Debuting twenty years ago, Ferdinando e Carolina is yet another historical drama that had the potential to be masterpiece but caved in to trashiness and so was ruined. It is a shame since the sets are ravishing, the views of Naples and the gardens of Caserta are stunning, and the acting has potential. Sergio Assisi and Gabriella Pession are saucy and hilarious as King Ferdinand I and Queen Maria Carolina of Naples and would have been amazing with a better script. But the crude humor, rough language and the denigration of the monarchical principle, all made for a mere farce, without tapping the deeper aspects of the story. Produced by Lina Wertmüller, Ferdinando e Carolina  could almost have been the inspiration for Coppola's 2006 Marie-Antoinette, both films being shallow studies of young royals. In Wertmüller's 1999 film the heroine is Marie-Antoinette's favorite sister, Maria Carolina, who must also marry a Bourbon prince who has bad manners and loves hunting. But otherwise Louis and Ferdinando were immensely different.
 
From The Chicago Reader:
Lina Wertmüller's comic biopic (1999) about King Ferdinando I of Naples is characteristically over-stylized, with plenty of effects (zooms, colored lighting, circular camera movements) that catch the eye but add little to one's understanding of the story. The movie is also characteristically vulgar, focusing on the king's naughty pranks, sexual escapades, and gastrointestinal problems at the expense of the political and historical contexts in which he lived. Like many of Wertmüller's films, this depicts most interpersonal relationships as struggles for sex and emotional control. Her Ferdinando is a horny, pampered brat who abuses his privilege to get what he wants, and Wertmüller presents this smug caricature as if she were revealing some shocking truth about monarchical power.
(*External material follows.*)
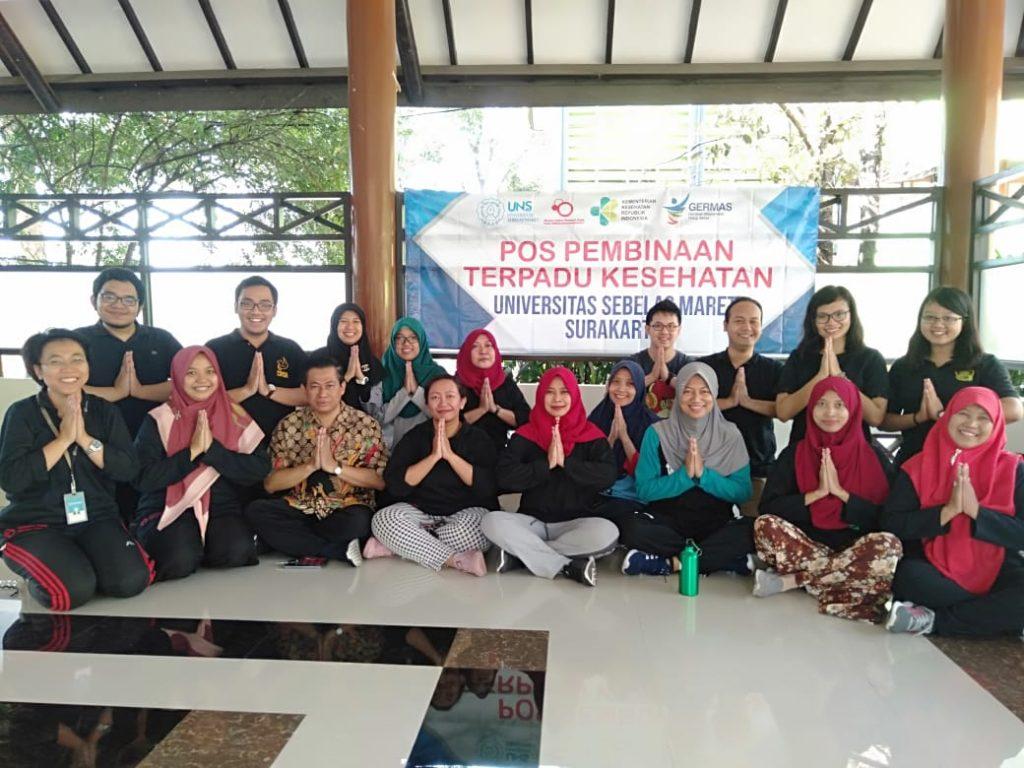Peluncuran Pos Pembinaan Terpadu Kesehatan, Universitas Sebelas Maret Surakarta yang diinisiasi oleh dosen S3 IKM UNS yang tergabung dalam Riset Grup Disease Control.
As in many of her films, the saving grace is Enrico Job's exquisite production design, which conveys a sense of nuance and a historical curiosity lacking in the script and direction.
The first part of the film deals with Ferdinando's ministers trying to get him to agree to a marriage with one of the daughters of Empress Maria Theresa of Austria. As the ministers chase the boy king through the woods and fields, the Empress is preparing her daughters for their dynastic roles. As the marriage with Ferdinando approaches, the daughter chosen to be his bride, Archduchess Johanna, dies of smallpox, to be followed in death by Archduchess Josepha, the next choice. The lot of Neapolitan consort then falls to Archduchess Maria Carolina, who is dragged away in hysterics by her mother the Empress, as her younger sister Marie-Antoinette clings to her skirts.The scenes are portrayed in the manner of un vaudeville when in reality it was extremely tragic for the Habsburg family to bury so many children. Plus Maria Carolina had to be sent to Naples instead of to France as planned. Marie-Antoinette was then sent to France while too young. But the film does not go into any of the dynastic repercussions.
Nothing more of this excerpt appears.